> _WHAT IS BEING ASKED_
How many lines in the listing below contain the string "that"? Give only the number.

— Start RECORDS SHOWN —

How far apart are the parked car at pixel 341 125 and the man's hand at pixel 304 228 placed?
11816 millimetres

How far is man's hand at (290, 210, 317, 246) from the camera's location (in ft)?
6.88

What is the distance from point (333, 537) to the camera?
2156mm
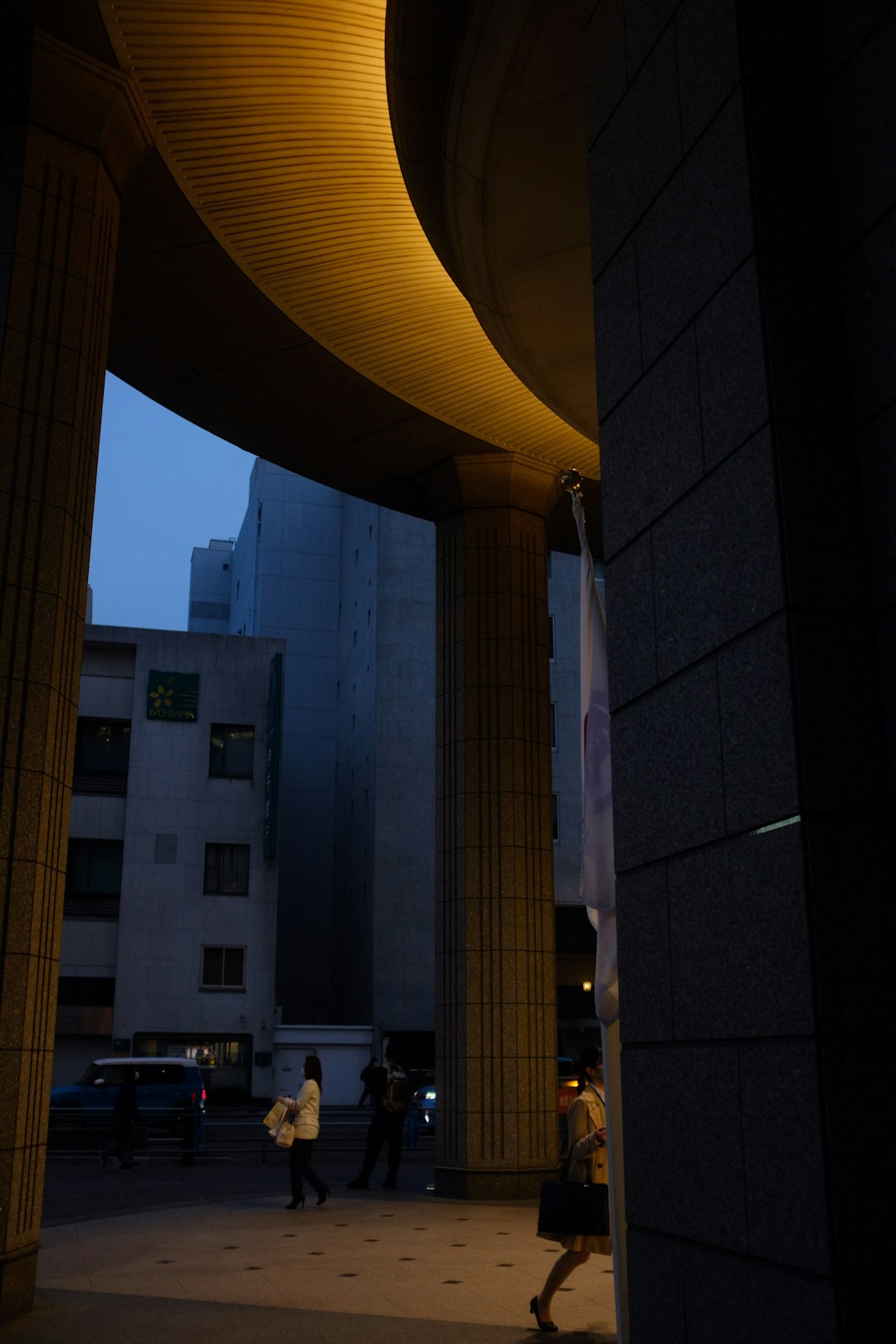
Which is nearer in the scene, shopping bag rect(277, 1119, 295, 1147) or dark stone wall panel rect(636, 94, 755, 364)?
dark stone wall panel rect(636, 94, 755, 364)

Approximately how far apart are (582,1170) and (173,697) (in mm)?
30048

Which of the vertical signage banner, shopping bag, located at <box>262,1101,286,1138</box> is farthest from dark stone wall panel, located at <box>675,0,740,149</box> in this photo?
the vertical signage banner

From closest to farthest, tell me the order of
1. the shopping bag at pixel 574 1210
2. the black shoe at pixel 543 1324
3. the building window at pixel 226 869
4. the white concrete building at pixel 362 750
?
the shopping bag at pixel 574 1210 → the black shoe at pixel 543 1324 → the building window at pixel 226 869 → the white concrete building at pixel 362 750

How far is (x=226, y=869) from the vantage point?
35.8m

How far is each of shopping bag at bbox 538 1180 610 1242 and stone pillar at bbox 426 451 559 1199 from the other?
7200 millimetres

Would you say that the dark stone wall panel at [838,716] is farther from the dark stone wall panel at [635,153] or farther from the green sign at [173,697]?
the green sign at [173,697]

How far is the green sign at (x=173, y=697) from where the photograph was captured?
3603cm

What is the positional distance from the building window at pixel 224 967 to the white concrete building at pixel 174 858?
36 mm

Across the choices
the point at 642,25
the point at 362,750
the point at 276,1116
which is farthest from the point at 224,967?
the point at 642,25

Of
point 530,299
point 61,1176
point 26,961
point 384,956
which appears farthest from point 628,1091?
point 384,956

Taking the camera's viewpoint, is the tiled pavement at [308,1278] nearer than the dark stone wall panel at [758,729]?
No

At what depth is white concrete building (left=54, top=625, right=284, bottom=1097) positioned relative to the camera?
34312mm

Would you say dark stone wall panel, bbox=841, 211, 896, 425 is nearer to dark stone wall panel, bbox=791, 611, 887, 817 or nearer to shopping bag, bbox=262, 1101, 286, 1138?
dark stone wall panel, bbox=791, 611, 887, 817

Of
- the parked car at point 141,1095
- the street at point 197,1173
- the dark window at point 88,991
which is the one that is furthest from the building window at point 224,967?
the parked car at point 141,1095
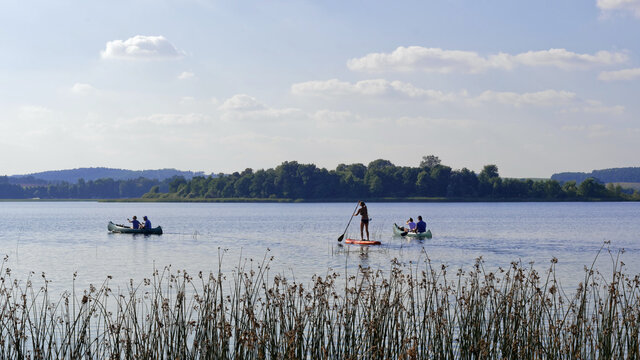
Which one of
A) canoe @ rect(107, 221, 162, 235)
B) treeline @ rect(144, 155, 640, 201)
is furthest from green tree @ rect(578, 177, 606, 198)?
canoe @ rect(107, 221, 162, 235)

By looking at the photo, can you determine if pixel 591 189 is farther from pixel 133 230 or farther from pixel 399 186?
pixel 133 230

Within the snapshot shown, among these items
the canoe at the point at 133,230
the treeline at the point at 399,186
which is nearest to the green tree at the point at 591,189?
the treeline at the point at 399,186

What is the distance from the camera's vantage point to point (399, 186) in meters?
172

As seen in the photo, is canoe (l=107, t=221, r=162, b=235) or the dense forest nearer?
canoe (l=107, t=221, r=162, b=235)

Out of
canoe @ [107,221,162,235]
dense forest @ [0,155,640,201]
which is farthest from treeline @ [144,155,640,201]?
canoe @ [107,221,162,235]

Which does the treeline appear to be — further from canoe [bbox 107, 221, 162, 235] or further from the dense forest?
canoe [bbox 107, 221, 162, 235]

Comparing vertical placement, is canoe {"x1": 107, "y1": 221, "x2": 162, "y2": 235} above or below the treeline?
below

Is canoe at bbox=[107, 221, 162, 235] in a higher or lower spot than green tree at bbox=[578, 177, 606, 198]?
lower

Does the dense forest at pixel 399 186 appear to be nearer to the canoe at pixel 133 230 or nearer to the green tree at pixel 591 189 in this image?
the green tree at pixel 591 189

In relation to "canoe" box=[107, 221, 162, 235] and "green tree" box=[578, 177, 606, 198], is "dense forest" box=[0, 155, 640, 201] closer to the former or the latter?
"green tree" box=[578, 177, 606, 198]

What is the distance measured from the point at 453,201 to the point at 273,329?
168m

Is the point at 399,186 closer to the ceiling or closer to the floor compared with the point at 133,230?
closer to the ceiling

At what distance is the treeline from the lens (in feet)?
549

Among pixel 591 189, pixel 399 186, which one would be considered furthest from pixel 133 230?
pixel 591 189
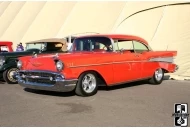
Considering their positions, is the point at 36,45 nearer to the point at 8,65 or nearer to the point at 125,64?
the point at 8,65

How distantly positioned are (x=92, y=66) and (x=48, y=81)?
1020 millimetres

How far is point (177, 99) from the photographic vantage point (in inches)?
245

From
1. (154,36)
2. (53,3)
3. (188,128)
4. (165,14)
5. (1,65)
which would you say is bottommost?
(188,128)

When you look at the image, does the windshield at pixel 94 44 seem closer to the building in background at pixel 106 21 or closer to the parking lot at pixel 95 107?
the parking lot at pixel 95 107

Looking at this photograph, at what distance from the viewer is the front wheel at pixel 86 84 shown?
6328 millimetres

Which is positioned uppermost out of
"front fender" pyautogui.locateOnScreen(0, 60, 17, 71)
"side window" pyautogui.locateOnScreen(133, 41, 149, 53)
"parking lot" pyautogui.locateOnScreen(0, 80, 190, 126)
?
"side window" pyautogui.locateOnScreen(133, 41, 149, 53)

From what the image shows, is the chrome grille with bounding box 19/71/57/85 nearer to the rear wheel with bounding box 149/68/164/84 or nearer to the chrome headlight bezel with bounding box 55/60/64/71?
the chrome headlight bezel with bounding box 55/60/64/71

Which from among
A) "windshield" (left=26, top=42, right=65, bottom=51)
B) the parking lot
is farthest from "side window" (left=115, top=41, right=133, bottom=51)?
"windshield" (left=26, top=42, right=65, bottom=51)

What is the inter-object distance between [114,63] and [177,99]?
5.51 feet

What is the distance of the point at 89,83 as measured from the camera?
657 cm

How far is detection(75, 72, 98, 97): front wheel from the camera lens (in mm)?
6328

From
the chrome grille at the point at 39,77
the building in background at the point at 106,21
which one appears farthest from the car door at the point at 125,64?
the building in background at the point at 106,21

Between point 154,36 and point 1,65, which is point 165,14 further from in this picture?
point 1,65

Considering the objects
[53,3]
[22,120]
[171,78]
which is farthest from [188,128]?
[53,3]
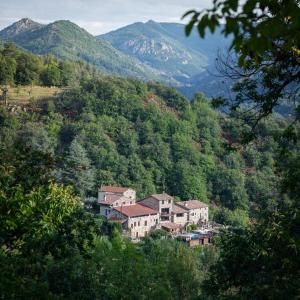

— End RECORDS SHOWN —

> _FINAL RESULT_
2